▶ _EXERCISE TASKS_
1. From the article on fat-free foods below, reproduce the passage word for word, starting at the words "Also falling into" and ending after the words "taste and texture.".
2. Answer these questions from the article on fat-free foods below:
(a) In which country are the low-fat foods mentioned in the article sold?
(b) What do many fat-free ready-to-eat breakfast cereals contain enough of to make up for the lack of fat?
(c) In what two respects do producers use additives to make low-fat sour cream resemble the full-fat option?
(Beginning of SOURCE TEXT)
When you read “fat-free” on a product’s label, you typically assume healthy or at least healthier, right? Wrong. If you think low-fat, reduced-fat or fat-free foods may help you lose weight and eat healthier, you couldn’t be farthest from the truth. And the truth is that most of these products are even worse than the full-fat options.
Not only has it been discovered that low-fat foods sold right here in Canada contain just as many calories as the usual foods, but in more cases than not these are foods loaded with chemicals and full of toxins. Here are the “fat-free” kinds of products that you should be avoiding if you’re not one for eating unhealthy foods.
Ready-to-eat breakfast cereals
Not pointing any names, but the next time you’re shopping for ready-made breakfast cereals read the ingredients list and compare that to any made-at-home muesli recipe. You’ll likely find yourself in some serious doubts about your diet.
Many of the ready-to-eat breakfast cereals with fat-free claims contain enough sugar to make-up for all the lack of fat and some extra too.
Unless they’ve mashed vegetables, added spices and preserved the natural way, manufacturers of vegetable sauces are selling lies when promoting vegetable sauces as healthy.
Also falling into this category are purees and pastes. Look out for unhealthy and falsely claimed fat-free Schezwan sauce, salsa dips, soya sauces, red chili sauce, any kind of vegetable sauces really.
A typical sour cream ingredients list reads something like this: cultured cream, whey, starch, sodium phosphate, sodium citrate, guar gum, potassium sorbate, locust bean gum, guar gum, calcium sulfate and carrageenan, give or take one or two ingredients.
A typical low-fat sour cream ingredients list is very similar to its full-fat counterpart, only with cultured low-fat milk but every other ingredient is still there and a few others too. The added disadvantage to low-fat sour cream is that producers put various other additives in the food so that it resembles the full-fat option in taste and texture.
(End of SOURCE TEXT)
(Beginning of AVAILABLE DATA)
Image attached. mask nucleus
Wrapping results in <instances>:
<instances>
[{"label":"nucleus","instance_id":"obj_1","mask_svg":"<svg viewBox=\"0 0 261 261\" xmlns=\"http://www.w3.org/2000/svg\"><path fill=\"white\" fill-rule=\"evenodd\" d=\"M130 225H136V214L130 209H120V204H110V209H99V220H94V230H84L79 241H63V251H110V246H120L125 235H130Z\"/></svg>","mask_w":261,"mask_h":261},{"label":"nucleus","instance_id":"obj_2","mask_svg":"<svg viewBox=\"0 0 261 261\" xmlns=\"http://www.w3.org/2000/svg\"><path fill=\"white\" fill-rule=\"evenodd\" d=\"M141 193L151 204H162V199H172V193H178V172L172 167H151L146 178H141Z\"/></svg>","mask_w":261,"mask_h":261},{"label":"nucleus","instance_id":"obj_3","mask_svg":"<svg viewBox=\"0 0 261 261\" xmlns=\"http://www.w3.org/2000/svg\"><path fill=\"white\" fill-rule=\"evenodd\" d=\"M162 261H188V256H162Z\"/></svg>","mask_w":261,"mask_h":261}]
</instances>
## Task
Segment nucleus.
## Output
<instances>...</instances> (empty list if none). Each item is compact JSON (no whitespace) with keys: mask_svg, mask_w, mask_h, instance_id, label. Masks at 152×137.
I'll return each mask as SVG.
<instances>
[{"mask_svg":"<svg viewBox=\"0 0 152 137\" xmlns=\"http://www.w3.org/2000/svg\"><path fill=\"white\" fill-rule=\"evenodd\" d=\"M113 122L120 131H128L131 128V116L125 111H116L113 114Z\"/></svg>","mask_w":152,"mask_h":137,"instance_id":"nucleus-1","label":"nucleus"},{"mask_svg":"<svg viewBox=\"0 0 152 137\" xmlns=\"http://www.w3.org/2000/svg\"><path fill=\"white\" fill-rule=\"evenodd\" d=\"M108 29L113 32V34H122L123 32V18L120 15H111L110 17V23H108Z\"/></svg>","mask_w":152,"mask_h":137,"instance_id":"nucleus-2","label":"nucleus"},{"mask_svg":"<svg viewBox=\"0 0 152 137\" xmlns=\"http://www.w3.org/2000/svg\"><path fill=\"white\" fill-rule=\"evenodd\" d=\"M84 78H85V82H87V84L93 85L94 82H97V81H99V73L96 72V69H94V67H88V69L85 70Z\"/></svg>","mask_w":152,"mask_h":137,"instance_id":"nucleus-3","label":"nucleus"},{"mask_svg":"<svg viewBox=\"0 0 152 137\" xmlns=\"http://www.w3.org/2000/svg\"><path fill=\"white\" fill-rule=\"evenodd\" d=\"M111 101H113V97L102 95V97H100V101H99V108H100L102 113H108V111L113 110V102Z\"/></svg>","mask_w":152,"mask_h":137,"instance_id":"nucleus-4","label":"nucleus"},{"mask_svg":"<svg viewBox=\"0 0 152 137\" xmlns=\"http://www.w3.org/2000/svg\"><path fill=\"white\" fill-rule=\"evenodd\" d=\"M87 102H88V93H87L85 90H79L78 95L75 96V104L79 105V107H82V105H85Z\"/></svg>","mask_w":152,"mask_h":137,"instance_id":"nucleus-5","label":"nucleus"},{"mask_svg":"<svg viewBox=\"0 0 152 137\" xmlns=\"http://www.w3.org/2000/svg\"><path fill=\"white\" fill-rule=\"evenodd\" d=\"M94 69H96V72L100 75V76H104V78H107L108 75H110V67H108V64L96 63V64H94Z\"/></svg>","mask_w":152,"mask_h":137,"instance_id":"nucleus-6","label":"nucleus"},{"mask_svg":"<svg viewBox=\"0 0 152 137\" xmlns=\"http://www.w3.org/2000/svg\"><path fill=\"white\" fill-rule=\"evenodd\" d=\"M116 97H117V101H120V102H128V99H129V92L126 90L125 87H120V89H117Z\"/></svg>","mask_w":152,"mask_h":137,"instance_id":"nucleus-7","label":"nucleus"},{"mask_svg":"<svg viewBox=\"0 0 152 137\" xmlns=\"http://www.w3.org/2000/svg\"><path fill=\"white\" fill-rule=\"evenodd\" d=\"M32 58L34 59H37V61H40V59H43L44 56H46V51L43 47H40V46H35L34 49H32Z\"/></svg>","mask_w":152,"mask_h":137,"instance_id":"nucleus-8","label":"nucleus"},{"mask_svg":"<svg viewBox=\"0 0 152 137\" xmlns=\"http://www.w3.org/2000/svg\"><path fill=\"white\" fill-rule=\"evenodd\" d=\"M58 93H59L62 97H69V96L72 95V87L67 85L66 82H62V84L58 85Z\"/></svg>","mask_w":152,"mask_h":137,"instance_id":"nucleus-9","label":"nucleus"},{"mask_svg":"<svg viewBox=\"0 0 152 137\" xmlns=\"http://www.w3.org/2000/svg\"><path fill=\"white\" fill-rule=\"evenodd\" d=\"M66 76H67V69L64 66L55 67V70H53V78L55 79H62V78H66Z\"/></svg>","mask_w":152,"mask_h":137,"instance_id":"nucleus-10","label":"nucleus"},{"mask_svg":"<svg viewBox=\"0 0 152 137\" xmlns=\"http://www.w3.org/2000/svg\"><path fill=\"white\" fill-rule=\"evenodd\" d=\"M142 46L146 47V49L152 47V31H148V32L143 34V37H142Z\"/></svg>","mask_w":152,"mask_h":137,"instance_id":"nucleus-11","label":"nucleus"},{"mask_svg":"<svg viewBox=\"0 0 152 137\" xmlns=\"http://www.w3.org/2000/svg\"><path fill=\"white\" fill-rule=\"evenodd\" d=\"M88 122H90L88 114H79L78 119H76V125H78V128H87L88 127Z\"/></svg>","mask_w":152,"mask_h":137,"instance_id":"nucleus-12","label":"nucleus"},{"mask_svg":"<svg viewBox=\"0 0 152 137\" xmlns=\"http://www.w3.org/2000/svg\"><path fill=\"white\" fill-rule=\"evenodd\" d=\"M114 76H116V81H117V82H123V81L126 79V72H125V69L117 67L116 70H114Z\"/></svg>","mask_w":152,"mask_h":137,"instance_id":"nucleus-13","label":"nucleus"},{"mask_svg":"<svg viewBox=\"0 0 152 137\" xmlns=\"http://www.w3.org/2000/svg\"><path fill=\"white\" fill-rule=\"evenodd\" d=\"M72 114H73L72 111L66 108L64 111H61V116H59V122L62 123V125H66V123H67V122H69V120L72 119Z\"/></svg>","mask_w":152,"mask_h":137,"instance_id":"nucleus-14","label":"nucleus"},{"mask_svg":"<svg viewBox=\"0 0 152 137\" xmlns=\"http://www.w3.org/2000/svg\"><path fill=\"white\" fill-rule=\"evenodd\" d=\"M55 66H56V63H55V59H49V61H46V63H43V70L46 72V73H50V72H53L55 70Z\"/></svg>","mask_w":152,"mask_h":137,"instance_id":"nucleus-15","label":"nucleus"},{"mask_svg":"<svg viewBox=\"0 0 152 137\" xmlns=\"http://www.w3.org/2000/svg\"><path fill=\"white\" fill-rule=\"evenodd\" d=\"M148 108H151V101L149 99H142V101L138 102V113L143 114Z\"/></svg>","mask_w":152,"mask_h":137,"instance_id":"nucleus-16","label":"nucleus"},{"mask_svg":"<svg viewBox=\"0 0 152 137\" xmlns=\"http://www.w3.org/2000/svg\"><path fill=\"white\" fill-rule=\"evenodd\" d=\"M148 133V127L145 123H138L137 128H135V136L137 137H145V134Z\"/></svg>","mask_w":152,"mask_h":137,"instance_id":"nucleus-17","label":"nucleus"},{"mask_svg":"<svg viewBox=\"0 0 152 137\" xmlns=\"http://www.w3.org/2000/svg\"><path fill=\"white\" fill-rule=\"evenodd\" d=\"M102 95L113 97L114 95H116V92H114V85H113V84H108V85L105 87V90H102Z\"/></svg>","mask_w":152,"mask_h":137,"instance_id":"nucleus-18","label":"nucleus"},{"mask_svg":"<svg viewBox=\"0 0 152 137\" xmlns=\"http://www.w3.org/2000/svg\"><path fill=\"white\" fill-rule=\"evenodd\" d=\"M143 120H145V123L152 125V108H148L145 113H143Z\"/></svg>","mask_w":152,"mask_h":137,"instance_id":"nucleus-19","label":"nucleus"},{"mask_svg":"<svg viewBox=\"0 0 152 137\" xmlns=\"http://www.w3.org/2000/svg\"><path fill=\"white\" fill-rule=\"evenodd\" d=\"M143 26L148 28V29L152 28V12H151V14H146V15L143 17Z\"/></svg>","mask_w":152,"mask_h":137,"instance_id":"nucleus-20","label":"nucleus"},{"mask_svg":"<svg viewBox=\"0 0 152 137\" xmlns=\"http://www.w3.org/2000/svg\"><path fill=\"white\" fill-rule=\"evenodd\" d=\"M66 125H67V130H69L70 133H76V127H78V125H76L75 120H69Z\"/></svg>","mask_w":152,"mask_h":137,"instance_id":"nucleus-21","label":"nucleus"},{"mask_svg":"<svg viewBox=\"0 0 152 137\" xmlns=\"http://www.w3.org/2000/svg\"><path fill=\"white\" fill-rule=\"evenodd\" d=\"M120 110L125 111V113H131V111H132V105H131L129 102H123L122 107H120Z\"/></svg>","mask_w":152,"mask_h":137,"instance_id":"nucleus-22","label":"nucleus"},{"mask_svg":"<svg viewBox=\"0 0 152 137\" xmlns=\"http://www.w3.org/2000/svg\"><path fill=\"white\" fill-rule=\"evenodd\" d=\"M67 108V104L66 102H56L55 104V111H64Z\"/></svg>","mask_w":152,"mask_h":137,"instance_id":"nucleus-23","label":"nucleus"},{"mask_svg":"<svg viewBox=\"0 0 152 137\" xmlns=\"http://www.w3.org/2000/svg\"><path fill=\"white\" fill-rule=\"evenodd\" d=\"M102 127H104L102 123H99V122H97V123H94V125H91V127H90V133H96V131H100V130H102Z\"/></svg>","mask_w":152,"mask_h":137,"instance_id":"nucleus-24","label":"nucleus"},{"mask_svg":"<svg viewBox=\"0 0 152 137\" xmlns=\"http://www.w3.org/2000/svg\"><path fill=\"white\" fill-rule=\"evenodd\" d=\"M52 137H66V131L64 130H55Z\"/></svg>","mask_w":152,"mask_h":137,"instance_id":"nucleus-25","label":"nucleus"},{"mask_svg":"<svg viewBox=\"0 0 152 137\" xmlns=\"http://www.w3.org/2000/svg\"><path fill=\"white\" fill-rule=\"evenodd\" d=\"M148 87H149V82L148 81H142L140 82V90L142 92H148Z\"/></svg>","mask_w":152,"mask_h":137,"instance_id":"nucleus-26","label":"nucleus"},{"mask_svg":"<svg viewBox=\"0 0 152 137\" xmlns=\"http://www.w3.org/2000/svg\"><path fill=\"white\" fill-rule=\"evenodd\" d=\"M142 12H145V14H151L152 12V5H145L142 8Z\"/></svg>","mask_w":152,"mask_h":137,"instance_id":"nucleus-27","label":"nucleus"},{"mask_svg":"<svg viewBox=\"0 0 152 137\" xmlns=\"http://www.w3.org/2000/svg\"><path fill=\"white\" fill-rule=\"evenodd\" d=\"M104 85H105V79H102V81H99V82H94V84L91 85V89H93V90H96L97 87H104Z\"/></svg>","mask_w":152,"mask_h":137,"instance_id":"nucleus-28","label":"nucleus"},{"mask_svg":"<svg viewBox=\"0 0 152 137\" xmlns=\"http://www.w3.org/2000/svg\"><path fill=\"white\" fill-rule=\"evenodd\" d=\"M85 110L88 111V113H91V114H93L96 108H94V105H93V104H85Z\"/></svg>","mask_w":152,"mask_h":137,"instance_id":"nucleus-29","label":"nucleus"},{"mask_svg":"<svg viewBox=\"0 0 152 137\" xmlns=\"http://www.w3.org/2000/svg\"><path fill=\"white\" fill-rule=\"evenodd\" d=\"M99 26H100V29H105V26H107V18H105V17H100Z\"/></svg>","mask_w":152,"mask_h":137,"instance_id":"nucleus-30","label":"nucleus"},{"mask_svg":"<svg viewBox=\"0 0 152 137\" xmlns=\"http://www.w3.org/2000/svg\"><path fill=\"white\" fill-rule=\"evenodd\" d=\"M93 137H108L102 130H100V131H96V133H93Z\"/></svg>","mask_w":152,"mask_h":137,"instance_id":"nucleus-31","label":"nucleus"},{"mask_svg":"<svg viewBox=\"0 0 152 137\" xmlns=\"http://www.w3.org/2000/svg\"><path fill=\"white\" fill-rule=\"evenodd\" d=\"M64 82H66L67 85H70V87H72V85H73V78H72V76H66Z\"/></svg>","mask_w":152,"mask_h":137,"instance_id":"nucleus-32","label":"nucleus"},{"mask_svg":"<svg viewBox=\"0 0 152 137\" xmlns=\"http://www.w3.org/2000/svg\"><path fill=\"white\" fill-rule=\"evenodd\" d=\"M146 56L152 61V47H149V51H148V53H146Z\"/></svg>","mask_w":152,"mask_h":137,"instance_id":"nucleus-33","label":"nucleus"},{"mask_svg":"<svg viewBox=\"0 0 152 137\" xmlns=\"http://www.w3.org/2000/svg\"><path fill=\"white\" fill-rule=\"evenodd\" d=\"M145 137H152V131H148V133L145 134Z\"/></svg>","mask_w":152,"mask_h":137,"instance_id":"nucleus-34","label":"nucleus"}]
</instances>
(End of AVAILABLE DATA)
▶ _ANSWERS TO THE EXERCISES_
1.
Also falling into this category are purees and pastes. Look out for unhealthy and falsely claimed fat-free Schezwan sauce, salsa dips, soya sauces, red chili sauce, any kind of vegetable sauces really.
A typical sour cream ingredients list reads something like this: cultured cream, whey, starch, sodium phosphate, sodium citrate, guar gum, potassium sorbate, locust bean gum, guar gum, calcium sulfate and carrageenan, give or take one or two ingredients.
A typical low-fat sour cream ingredients list is very similar to its full-fat counterpart, only with cultured low-fat milk but every other ingredient is still there and a few others too. The added disadvantage to low-fat sour cream is that producers put various other additives in the food so that it resembles the full-fat option in taste and texture.

2.
(a) Canada
(b) Sugar
(c) Taste and texture